The limits section is the underrated one too - rate limits and context windows shape architecture as much as price does (they're why batching and context-scoping aren't optional at scale). Having all three in one place is exactly the reference you need to make routing decisions, which is the whole game in multi-model setups like Moonshift (a multi-agent pipeline that ships a prompt to a deployed SaaS) - we pick the cheapest model that clears each task's bar, and a cheatsheet like yours is literally the lookup table that informs that. Really useful resource. Are you keeping it updated as pricing shifts? This space moves fast enough that a maintained cheatsheet becomes a go-to reference.
Thanks for the detailed feedback — the "best model for this task" column is a genuinely good idea and I'll add it. The Haiku/Sonnet/Opus routing breakdown is exactly the kind of practical layer that makes a price table actually useful for decisions.
As for keeping it updated — I use Opus myself on a daily basis, so as long as Anthropic keeps shipping, I'll keep the cheatsheet current.
Interesting to hear about Moonshift — picking the cheapest model that clears each task's bar is exactly the right framing for multi-model routing.
A "best model for this task" column would genuinely be the most useful thing in the whole cheatsheet, because the real cost lever isn't the per-token price, it's not defaulting every call to the flagship. Cheap model for the easy 80%, frontier only where it's actually needed. If you add it, the framing I'd use is cost-per-completed-task, not per-token, since a pricier model that one-shots beats a cheap one you retry three times. That routing decision is most of how I keep my own builds to a few dollars. Solid reference either way, bookmarked.
Glad the column idea landed, the "best model for this task" row is the part people actually act on, the rest is reference. And "cheapest model that clears the bar" only works if you can define the bar per task, which is the quietly hard part: for codegen the bar is "does it compile and pass tests," for summarization it's fuzzier and you fall back to a judge. The cheatsheet plus that decision column is basically the manual version of what Moonshift automates per step. One ask for the table: a "fails silently vs degrades gracefully" note per model would be gold, because the real risk isn't price, it's a cheap model being confidently wrong on a task you assumed it could handle. Bookmarking this.
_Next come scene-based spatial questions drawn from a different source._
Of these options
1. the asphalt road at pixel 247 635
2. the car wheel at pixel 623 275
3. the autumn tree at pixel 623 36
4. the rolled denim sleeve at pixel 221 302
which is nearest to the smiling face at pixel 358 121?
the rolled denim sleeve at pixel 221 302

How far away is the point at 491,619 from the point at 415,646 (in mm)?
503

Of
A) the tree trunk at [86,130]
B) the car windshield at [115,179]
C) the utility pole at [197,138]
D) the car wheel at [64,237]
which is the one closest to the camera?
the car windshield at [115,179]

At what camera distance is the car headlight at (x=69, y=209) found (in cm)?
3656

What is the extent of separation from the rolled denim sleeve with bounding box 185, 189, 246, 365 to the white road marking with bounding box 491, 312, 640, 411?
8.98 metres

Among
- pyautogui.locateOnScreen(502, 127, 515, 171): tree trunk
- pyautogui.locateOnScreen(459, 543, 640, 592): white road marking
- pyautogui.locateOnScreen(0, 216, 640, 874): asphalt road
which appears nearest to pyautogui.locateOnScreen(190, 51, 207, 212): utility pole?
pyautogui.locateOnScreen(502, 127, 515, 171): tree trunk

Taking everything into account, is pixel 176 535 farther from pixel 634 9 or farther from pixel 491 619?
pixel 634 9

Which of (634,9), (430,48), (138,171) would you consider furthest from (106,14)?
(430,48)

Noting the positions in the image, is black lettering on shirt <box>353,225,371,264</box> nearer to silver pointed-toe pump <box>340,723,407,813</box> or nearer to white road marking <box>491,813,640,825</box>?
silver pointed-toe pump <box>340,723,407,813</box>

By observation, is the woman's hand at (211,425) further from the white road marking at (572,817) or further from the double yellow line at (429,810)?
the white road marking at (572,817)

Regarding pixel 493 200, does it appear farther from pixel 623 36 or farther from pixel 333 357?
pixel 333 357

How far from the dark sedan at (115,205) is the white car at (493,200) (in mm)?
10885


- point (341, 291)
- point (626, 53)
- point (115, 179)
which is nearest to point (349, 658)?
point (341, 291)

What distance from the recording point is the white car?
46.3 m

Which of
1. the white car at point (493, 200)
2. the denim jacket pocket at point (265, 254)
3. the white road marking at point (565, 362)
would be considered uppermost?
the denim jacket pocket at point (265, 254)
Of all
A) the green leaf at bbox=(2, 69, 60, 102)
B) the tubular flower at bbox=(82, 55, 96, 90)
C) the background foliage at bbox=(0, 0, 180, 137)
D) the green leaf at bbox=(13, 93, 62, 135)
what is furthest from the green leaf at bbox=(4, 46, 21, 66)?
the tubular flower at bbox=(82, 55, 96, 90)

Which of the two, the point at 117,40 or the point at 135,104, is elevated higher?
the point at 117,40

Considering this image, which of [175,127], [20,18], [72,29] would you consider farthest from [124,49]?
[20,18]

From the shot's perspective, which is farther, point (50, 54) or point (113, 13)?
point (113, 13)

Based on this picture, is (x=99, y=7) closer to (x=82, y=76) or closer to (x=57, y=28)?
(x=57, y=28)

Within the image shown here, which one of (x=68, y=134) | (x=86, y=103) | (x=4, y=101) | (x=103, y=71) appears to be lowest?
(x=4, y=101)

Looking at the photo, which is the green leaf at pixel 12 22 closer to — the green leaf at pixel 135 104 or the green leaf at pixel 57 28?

The "fails silently vs degrades gracefully" column is a genuinely interesting idea, but hard to put in a table — it varies too much by task and prompt style.
In my experience, Claude will tell you when it doesn't know something, and if you clearly know more than it does, it'll just ask you to explain. Gemini... not so much, it'll confidently make things up. But honestly, I think a lot of this comes down to how you talk to the model. Push any LLM hard enough with an aggressive prompt and it starts hallucinating. Keep it calm and honest and Claude at least will stay honest back.
The cost-per-task framing is good though — I'll work that into the cheatsheet update.